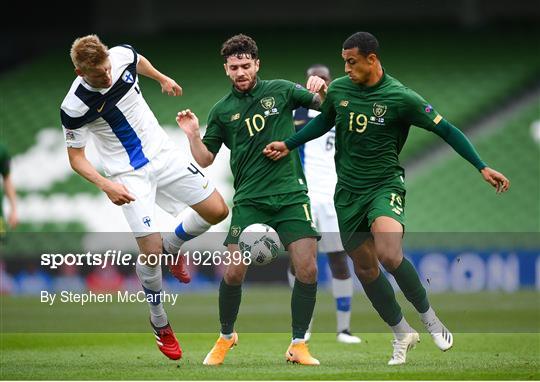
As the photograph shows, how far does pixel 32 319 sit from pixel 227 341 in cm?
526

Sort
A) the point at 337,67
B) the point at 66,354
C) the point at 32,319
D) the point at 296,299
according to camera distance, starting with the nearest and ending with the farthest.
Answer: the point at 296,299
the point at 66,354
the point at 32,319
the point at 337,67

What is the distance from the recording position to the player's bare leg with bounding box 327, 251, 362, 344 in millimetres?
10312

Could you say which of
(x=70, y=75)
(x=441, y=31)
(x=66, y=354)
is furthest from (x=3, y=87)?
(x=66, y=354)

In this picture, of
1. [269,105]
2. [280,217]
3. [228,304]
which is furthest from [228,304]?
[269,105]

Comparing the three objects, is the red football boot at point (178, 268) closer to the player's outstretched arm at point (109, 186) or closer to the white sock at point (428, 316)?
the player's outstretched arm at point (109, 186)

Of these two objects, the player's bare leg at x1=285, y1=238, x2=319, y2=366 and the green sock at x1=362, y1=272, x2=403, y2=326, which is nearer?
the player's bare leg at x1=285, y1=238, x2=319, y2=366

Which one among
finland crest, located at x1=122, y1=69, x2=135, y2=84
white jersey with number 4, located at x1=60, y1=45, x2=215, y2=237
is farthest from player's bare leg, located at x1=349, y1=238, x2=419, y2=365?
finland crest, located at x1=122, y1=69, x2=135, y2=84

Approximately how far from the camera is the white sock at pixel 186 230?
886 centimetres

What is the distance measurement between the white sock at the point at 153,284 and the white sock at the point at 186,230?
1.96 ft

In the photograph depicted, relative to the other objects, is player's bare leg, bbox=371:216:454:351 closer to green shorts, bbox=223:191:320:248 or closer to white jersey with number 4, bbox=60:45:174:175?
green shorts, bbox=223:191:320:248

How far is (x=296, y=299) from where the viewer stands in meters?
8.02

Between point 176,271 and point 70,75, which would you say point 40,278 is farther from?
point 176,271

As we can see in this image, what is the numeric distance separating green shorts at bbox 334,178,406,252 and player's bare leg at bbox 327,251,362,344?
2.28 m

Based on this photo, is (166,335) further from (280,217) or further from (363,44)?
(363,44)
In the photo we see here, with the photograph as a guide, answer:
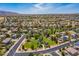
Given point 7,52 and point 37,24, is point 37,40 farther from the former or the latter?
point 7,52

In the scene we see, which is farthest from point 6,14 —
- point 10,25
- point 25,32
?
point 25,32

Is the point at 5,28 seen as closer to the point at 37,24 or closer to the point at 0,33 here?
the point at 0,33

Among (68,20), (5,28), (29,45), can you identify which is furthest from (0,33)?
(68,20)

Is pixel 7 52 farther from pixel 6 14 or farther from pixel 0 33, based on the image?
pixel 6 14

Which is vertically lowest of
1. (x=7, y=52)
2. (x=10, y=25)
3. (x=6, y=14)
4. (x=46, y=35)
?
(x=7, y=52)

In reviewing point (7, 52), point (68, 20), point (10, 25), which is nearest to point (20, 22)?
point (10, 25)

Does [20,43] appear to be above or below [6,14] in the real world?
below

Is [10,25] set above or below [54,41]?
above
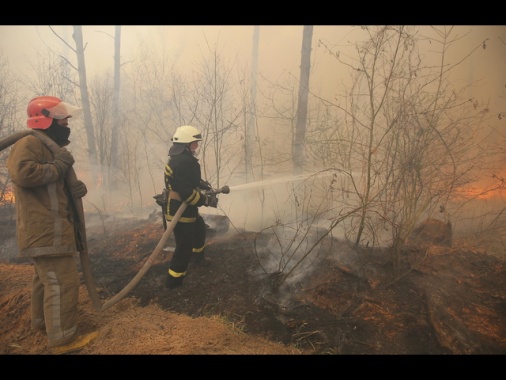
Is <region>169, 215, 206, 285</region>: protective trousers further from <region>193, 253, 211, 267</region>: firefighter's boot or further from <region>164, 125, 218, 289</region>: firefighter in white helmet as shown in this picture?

=-=-=

**Directive**
Can you write out all the entries again with every "white sock" switched to "white stocking", changing nothing else and omitting the pictures?

**Exercise output**
As the photograph shows, how far does pixel 32 319 sit from pixel 227 341 in cm?
526

Sort
A) the point at 337,67
B) the point at 66,354
C) the point at 32,319
D) the point at 296,299
according to camera distance, starting with the nearest and ending with the farthest.
Answer: the point at 296,299
the point at 66,354
the point at 32,319
the point at 337,67

What is the distance from the recording position to the player's bare leg with bounding box 327, 251, 362, 344 in millimetres?
10312

Could you say which of
(x=70, y=75)
(x=441, y=31)
(x=66, y=354)
is furthest from (x=3, y=87)?
(x=66, y=354)

In this picture, of
1. [269,105]
2. [280,217]
3. [228,304]
which is furthest from [228,304]?
[269,105]

Comparing the three objects, is the red football boot at point (178, 268) closer to the player's outstretched arm at point (109, 186) or closer to the white stocking at point (428, 316)?
the player's outstretched arm at point (109, 186)

Of these two objects, the player's bare leg at x1=285, y1=238, x2=319, y2=366 and the green sock at x1=362, y1=272, x2=403, y2=326, which is nearer?
the player's bare leg at x1=285, y1=238, x2=319, y2=366

Which one among
finland crest, located at x1=122, y1=69, x2=135, y2=84
white jersey with number 4, located at x1=60, y1=45, x2=215, y2=237
is farthest from player's bare leg, located at x1=349, y1=238, x2=419, y2=365?
finland crest, located at x1=122, y1=69, x2=135, y2=84

Approximately how far from the camera is the white stocking at pixel 186 230?
886 centimetres

What is the distance measurement between the white stocking at the point at 153,284 and the white stocking at the point at 186,230?
1.96 ft

In the photograph depicted, relative to the other objects, is player's bare leg, bbox=371:216:454:351 closer to green shorts, bbox=223:191:320:248 or closer to white jersey with number 4, bbox=60:45:174:175?
green shorts, bbox=223:191:320:248

How far is (x=296, y=299) from where the viewer stands in meters?
8.02

Between point 176,271 and point 70,75, which would you say point 40,278 is farther from?
point 176,271

As we can see in this image, what is the numeric distance separating green shorts at bbox 334,178,406,252 and player's bare leg at bbox 327,251,362,344?
2.28 m

Based on this photo, is (166,335) further from (280,217) or further from (363,44)?
(363,44)
In the photo we see here, with the photograph as a guide, answer:
Given point 7,52 and point 37,24, is point 37,40 farther from the former or the latter?
point 7,52

In the scene we see, which is farthest from point 6,14 —
- point 10,25
- point 25,32
?
point 25,32

Is the point at 5,28 seen as closer to the point at 37,24 or closer to the point at 0,33 here?
the point at 0,33

Among (68,20), (5,28), (29,45), can you identify which is furthest from (0,33)?
(68,20)

Is pixel 7 52 farther from pixel 6 14 or farther from pixel 0 33, based on the image?
pixel 6 14

Which is vertically lowest of
1. (x=7, y=52)
2. (x=10, y=25)
3. (x=6, y=14)
4. (x=46, y=35)
?
(x=7, y=52)

In reviewing point (7, 52), point (68, 20), point (10, 25), which is nearest to point (20, 22)?
point (10, 25)

Does [20,43] appear to be above or below [6,14] in the real world?
below

Is [10,25] set above or below [54,41]?
above
Is <region>169, 215, 206, 285</region>: protective trousers further from <region>193, 253, 211, 267</region>: firefighter's boot or further from <region>164, 125, 218, 289</region>: firefighter in white helmet as shown in this picture?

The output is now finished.